The Song of Achilles by Madeline Miller Whoa. I went into this book blind. It somehow made its way onto my library queue and it was the only book available when I finished The Caliph’s House so I figured I would read a few pages before returning it to the library. Instead, I was transported into Miller’s retelling of The Iliad. This is easily one of the best books I have read this year and may be one of my all time favorites at this point. Not even going to say more. Just download a sample from Amazon, if you like the first chapter you’ll love the rest.
What did you read last month?
I know, I know. I’m late. As you can see by the amount of posting I have been doing lately, I haven’t been online as much. Still social distancing although I did have to venture out for an inspection sticker for my car and Mrs. C had a training session where she had to fly. So now we’re back huddled in for a bit, getting more angry by the day at these fools who can’t put a mask over their face. But let’s get to this round of books.
The Life of Greece by Will Durant Volume 2 of Will Durant’s mindblowing A Story of Civilization. I’ve had this volume in my library for several years and just wasn’t ready to tackle it. It probably is a bit outdated (it was written in the 30s) but Durant’s prose is engaging and addictive. I bought several other volumes from Amazon before I even finished reading this. “No great nation is ever conquered until it has destroyed itself.” – Will Durant
Gates of Fire by Steven Pressfield This is definitely inspired by Durant’s book when I wasn’t ready to leave Greece and looked for historical fiction and came up with this. A retelling of Sparta’s Battle of Thermopylae which is wonderfully told through the eyes of a slave of the Spartans who is captured. If you loved 300 and wanted a more in depth look, this is for you.
Caesar and Christ by Will Durant Volume 3 of Durant’s book (I told you I was blowing through them.) This picks up in the early days of Rome and takes you to when the empire begins to crumble. And yes, I have started reading Volume 4 which is even more immense and deals with the Middle Ages.
The Southern Book Club’s Guide to Slaying Vampires by Grady Hendrix The Key Lime recommended this in last month’s book post and it’s a fun quick read.

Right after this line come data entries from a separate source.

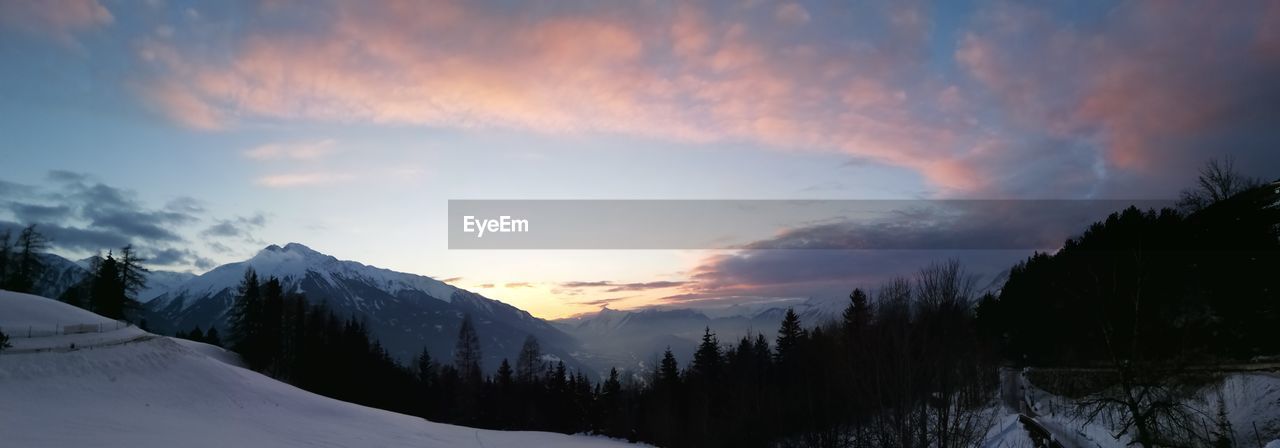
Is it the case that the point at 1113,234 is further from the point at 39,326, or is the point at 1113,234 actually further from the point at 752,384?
the point at 39,326

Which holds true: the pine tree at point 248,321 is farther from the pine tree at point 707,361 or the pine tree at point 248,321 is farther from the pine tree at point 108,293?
the pine tree at point 707,361

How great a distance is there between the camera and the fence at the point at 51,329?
112 feet

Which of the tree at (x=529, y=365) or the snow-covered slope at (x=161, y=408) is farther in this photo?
the tree at (x=529, y=365)

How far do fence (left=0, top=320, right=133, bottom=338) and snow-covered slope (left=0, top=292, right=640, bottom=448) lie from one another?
4.88 ft

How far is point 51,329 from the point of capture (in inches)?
1491

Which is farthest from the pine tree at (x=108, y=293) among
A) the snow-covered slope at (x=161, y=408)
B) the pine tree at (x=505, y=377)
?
the pine tree at (x=505, y=377)

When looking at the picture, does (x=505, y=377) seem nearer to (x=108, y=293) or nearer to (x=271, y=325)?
(x=271, y=325)

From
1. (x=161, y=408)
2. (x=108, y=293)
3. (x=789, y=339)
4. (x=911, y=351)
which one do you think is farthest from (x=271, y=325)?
(x=911, y=351)

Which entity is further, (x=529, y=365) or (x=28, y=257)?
(x=529, y=365)

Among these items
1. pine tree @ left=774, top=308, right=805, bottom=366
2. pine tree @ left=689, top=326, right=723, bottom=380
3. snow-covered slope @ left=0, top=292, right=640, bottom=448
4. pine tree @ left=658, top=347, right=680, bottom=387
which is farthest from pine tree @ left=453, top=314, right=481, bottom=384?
snow-covered slope @ left=0, top=292, right=640, bottom=448

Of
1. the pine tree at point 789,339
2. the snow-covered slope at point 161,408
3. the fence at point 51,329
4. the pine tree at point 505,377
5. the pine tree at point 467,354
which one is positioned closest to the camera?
the snow-covered slope at point 161,408

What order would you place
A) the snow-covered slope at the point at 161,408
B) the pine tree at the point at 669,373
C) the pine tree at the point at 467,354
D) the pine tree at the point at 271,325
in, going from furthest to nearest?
1. the pine tree at the point at 467,354
2. the pine tree at the point at 669,373
3. the pine tree at the point at 271,325
4. the snow-covered slope at the point at 161,408

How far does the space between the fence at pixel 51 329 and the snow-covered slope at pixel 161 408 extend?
1489 millimetres

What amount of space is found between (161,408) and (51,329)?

I’m making a mental note here to see what else Grady Hendrix has written but I have a feeling I’m going to forget if I don’t write it down. So many books, so little time. Even with lockdown.
Under the Tuscan Sun by Frances Mayes So lockdown has me missing travel. I watched this movie a few weeks ago and it seemed like perfect escapism for the current climate. The book doesn’t have too much in common with the movie and unless you are really into renovating an old house in Tuscany, you probably will do what I did; speed reading mode activated.
If It Bleeds by Stephen King Just finished this last night so technically it should be on next month’s list. Well, reading Stephen King is always comforting. Even if you don’t like the plot, he has a way with characters. This has 4 short stories (or three short stories and one novella). I loved the first one about an old man, and iphone, and a grave, and kind of got into the one about the rat. The other two just didn’t grab me. So a perfect short story collection in my eyes.
What have you been reading?
Three books this past month. Last year I was reading three a week. Oh well. Weird times.
Men Without Women by Haruki Murakami. I read this at the beginning of May which feels like years ago now. I still was having difficulty focusing on longer fiction so shorts fit the bill. This collection was surprisingly good considering that all of the stories deal with loneliness and longing. As all short story collections go, some are much better than others here and I may have skimmed one or two but these type of books are always like going up to a buffet, taking what you like and leaving the rest.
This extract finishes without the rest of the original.